- ПОСТАВЛЕННАЯ ЗАДАЧА A
Перечислите всех людей, чьи скульптурные изображения работы Леонтия Усова упоминаются в приведённом ниже интервью с ним.

- ПРИВЕДЁННЫЙ ОТРЫВОК
——————————

Решение сделать Леонтия Усова героем предновогоднего интервью было далеко не случайным. Мы провожаем год Гоголя, а Николай Васильевич — любимый усовский персонаж. Наступающий год — чеховский. Антон Павлович превозносим скульптором не менее автора «Мертвых душ», да и нет в Томске памятника оригинальнее и скандальнее, чем босоногий усовский Чехов «глазами пьяного мужика...» Опять же, не кому-нибудь, а Леонтию Андреевичу довелось нынче пожать в Кремле руку Дмитрию Анатольевичу, а также выпить чаю с принцем Майклом Кентским в Кенсингтонском дворце Лондона. Ну и главное — Усов настолько же мудр, насколько остроумен и насмешлив. Именно в такой тональности — полусурьезной, полушутливой — и хотелось провести это новогоднее интервью.
— Скульптуру Льва Гумилева, сына Анны Ахматовой. Скоро она будет стоять в Астане, в Евразийском национальном университете, который носит его имя.
— Сигарета в руке как настоящая, вот-вот задымится...
— Это не сигарета, а беломорина! Видишь, пачка «Беломорканала» лежит. Это символ ГУЛАГа, ведь Лев Николаевич отсидел 17 лет. А галстук, видишь, переходит в ступени. В ступени ада, которые он прошел.
— Замысел долго рождался?
— Нет, этот сразу! Но, признаюсь, все зависит от героя.
— Вы завершаете гоголевский год Гумилевым...
— Не совсем так. Я еще успею доделать Чехова, он у меня будет из свили — это такой березовый наплыв.
— ...а начинали 2009-й, помнится, Гоголем. Что вместилось между этими работами? Каким для вас был год уходящий?
— Очень удачным! В смысле выставок. В смысле денег — не очень.
— Да зачем вам деньги?! Разве мало внимания, славы?
— Я это все на деньги поменяю (смеется). Работы художника должны уходить. Не заставлять же ими мастерскую? Вот музеям я дарю. Кстати, сейчас мои работы музеи уже хотят. Я становлюсь модным что ли... В музее Гоголя мне вообще собираются отдать целый зал. Так вот о выставках. Их было четыре. Две московские, одна в Питере и еще в Таллине. Самая большая, конечно же, посвященная 200-летию Гоголя. В музее Москвы у меня было два зала. Я там двадцать Гоголей выставил.
— Сколько же их у вас сейчас?
— Больше двадцати. Да, еще в октябре в Лондон, в Пушкинский дом возил Шекспира. Это была выставка одной работы к 400-летию выхода шекспировских сонетов. Я участвовал в совместном проекте с Андреем Олеаром. Он возил книгу сонетов в своем переводе, а я — своего Шекспира. Тогда нас принц Майкл Кентский и приглашал на чай, потому что выставка проходила в библиотеке его дворца. И новый год уже обещает быть не хуже. 29 января - выставка в Мелихово, в доме-музее Чехова.
— Антон Палычей у вас сколько?

——————————

- ИСХОДНЫЕ ДАННЫЕ

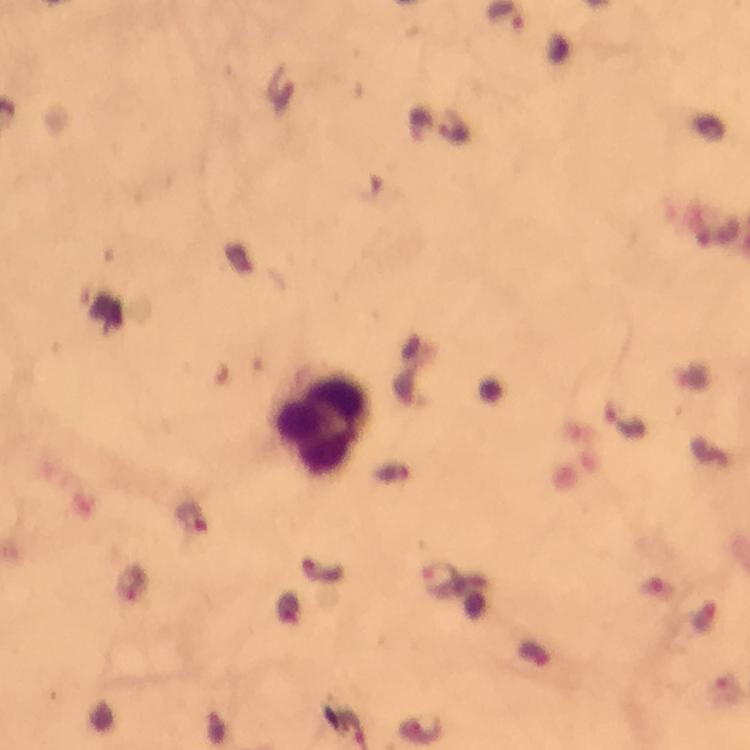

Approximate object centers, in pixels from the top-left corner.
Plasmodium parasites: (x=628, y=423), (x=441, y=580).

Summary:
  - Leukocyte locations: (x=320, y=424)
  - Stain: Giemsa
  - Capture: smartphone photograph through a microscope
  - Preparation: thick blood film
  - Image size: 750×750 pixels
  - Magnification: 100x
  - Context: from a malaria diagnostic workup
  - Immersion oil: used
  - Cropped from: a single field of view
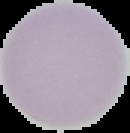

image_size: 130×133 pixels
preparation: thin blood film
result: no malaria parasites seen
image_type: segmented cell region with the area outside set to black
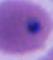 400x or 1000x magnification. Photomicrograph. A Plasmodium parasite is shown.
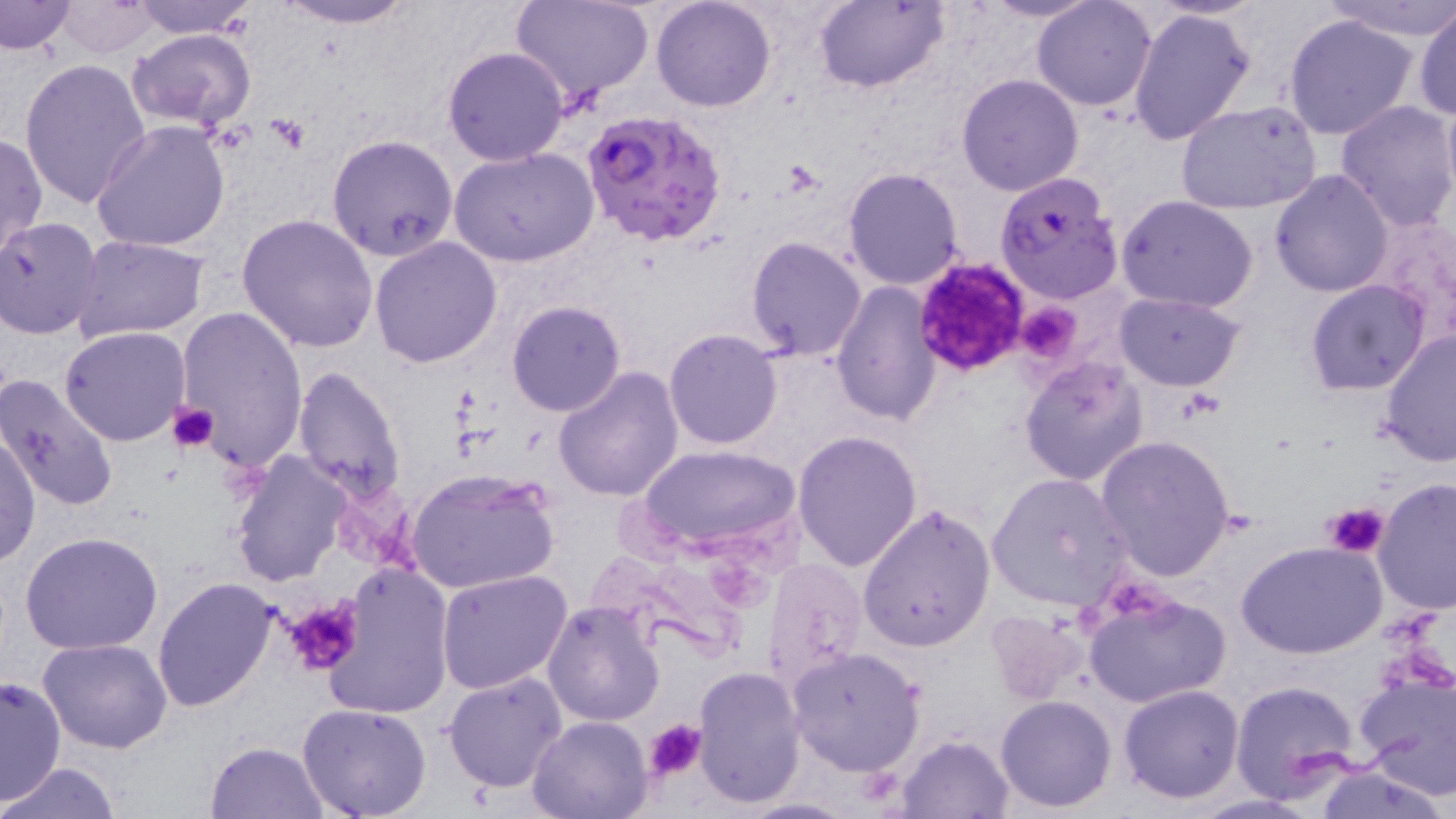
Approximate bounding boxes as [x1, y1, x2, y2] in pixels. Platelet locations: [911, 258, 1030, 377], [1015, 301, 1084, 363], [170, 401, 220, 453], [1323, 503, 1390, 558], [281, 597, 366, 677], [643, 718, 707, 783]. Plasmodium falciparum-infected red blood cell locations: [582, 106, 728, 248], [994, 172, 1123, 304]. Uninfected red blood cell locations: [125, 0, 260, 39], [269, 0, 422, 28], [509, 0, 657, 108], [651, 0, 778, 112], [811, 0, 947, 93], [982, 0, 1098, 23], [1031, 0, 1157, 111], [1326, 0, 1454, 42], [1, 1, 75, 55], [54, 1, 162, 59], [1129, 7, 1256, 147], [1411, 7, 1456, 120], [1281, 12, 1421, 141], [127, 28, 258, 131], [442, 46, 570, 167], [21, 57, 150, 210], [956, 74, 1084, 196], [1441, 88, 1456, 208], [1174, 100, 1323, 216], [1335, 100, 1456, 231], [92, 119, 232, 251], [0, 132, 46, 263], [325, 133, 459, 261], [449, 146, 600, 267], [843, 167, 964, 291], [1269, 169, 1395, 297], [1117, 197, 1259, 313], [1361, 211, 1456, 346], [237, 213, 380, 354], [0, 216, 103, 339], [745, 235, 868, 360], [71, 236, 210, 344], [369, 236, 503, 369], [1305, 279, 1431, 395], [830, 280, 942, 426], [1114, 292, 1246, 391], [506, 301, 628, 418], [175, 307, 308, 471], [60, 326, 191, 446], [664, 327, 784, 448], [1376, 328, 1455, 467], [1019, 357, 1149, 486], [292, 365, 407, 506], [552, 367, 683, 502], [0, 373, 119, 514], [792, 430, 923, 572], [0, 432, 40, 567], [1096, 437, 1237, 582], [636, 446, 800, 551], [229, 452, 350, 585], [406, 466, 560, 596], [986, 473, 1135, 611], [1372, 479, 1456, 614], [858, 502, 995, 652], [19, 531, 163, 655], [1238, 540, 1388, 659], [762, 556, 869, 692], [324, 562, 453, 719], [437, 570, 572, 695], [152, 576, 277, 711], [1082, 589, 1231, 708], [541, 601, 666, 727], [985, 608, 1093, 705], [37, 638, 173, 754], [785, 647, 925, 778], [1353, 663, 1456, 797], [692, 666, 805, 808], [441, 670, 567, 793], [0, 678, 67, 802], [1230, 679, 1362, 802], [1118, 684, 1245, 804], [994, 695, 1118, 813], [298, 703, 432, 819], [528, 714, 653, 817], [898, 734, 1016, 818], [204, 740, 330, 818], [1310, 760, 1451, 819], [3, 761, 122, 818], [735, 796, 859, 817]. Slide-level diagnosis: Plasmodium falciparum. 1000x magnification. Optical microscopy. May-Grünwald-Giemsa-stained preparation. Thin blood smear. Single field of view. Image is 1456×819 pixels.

——————————

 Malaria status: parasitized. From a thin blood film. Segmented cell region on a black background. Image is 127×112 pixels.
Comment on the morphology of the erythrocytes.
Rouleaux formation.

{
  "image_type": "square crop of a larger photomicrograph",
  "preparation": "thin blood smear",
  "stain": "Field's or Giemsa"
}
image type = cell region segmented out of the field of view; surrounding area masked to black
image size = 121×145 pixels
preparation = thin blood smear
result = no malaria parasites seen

——————————

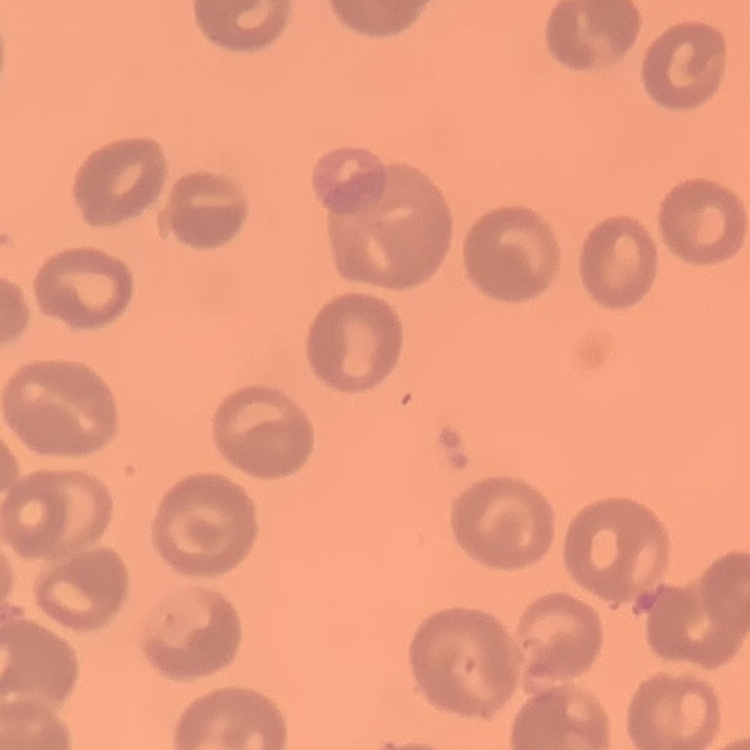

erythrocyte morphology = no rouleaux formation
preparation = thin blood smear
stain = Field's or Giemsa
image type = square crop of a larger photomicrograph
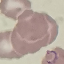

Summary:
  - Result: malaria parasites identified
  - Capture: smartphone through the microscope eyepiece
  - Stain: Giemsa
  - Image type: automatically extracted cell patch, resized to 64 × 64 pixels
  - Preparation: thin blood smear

——————————

- ПОСТАВЛЕННАЯ ЗАДАЧА B
Выведите без изменений строки листинга от строки с "Approximate object centers, in" до строки с "- Cropped from: a single field of view", включая обе эти строки.

- ПОЛНЫЙ ОТВЕТ A
Николай Васильевич Гоголь, Антон Павлович Чехов, Лев Николаевич Гумилев, Шекспир.

- ПОЛНЫЙ ОТВЕТ B
Approximate object centers, in pixels from the top-left corner.
Plasmodium parasites: (x=628, y=423), (x=441, y=580).

Summary:
  - Leukocyte locations: (x=320, y=424)
  - Stain: Giemsa
  - Capture: smartphone photograph through a microscope
  - Preparation: thick blood film
  - Image size: 750×750 pixels
  - Magnification: 100x
  - Context: from a malaria diagnostic workup
  - Immersion oil: used
  - Cropped from: a single field of view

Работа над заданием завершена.